When you’re researching your family history, you’re bound to find some holes, dead ends, missing siblings, families that drop out of sight in the census and other mysteries. The majority of family trees you find online stick strictly to identifying ancestors, excluding siblings of ancestors, parents of spouses and other persons who have some relationship, if not in a direct line.
I’ve found through trial and error that it pays to cast a wide net. If I find information on a spouse’s family, I include it. While it might be a nice clue for another person’s family research, it might also be just the clue I need in the future. All those little details that you collect might as well go into your files and you never know what might be useful in the future.

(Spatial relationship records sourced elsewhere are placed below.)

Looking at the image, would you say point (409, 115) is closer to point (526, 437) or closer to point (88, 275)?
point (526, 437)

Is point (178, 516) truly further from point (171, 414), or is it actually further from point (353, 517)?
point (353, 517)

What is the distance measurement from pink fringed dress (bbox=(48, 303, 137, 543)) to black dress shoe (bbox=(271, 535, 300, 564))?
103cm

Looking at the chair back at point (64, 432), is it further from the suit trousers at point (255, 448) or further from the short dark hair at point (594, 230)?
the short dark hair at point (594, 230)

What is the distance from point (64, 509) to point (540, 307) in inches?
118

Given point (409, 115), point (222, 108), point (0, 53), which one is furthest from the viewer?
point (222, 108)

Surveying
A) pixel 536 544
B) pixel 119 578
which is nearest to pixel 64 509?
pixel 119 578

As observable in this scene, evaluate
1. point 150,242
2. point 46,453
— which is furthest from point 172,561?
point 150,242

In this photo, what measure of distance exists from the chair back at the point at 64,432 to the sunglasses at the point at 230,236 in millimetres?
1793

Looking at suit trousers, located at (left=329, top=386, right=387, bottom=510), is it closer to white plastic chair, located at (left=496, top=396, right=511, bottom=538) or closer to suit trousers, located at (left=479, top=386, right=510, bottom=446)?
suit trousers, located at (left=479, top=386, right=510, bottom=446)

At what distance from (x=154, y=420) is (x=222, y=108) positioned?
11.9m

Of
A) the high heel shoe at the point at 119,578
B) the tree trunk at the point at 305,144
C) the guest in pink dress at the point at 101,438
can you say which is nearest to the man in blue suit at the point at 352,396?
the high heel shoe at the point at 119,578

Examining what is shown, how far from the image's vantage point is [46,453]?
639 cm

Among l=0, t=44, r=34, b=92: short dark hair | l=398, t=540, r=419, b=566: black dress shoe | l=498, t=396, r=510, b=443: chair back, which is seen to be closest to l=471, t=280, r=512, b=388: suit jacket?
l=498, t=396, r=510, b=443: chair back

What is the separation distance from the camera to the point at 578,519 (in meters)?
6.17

I’ll give you a case in point. My great-great-grandfather was Frederic Auguste Simon of Switzerland. He emmigrated to the United States in 1849, and promptly showed up on the 1850 census in Athens County, Ohio. In all but one census, that of 1860, he can easily be found with slight name variations. But, 1860 remained a mystery. Was he in the process of moving the family during the census, was a page missing, could he just have been missed?

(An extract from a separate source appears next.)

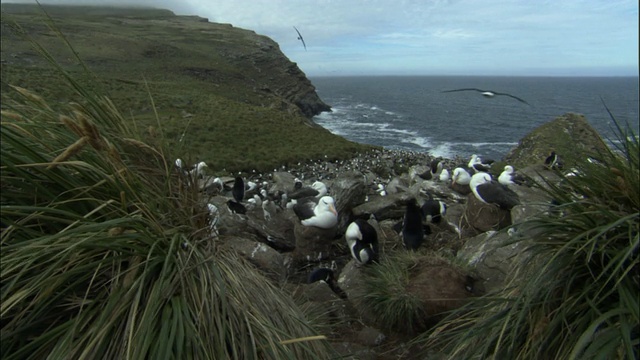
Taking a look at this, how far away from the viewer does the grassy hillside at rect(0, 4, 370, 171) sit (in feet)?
29.3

I tried all the usual search techniques. I tried every name spelling I could imagine for him, his wife and all of his children. I looked near other family members, including his brother, his brother-in-law and several close cousins who would end up in Kansas in the same town with him. I tried tracing back neighbors. I thought I had come to a dead end and left it for over a year.

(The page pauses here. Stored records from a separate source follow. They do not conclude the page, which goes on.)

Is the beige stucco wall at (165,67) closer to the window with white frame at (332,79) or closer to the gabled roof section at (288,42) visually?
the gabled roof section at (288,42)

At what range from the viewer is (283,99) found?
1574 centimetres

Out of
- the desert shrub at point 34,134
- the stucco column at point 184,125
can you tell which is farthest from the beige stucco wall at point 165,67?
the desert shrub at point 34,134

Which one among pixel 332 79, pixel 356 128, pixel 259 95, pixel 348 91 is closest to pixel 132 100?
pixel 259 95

Then, when taking a look at marriage records for Athens County, I found that his sister-in-law, Maria, whose name only was known to me, was married there. Her husband was a widower with children and I quickly traced the name of his first wife and of their children. Going back to the census to see what happened to those children, I found that one of Maria’s unmarried step-daughters lived with a family several townships away. And, who do you suppose were the neighbors? Why one Fred A. Seamon and family. And, there were his wife, Sarah, my great-grandfather and his siblings.
Well, Seamon is a spelling of Simon that never occurred to me. But, it’s logical. If an English-speaking census taker is speaking to a French-speaking resident, he’s going to hear see-mone and write it down just as he hears it. So, my long mystery is solved by casting a wider net. My great-great-grandmother’s sister had a step-daughter who is in no way related to me, but she has provided the clue I needed to find my ancestor’s home in 1860.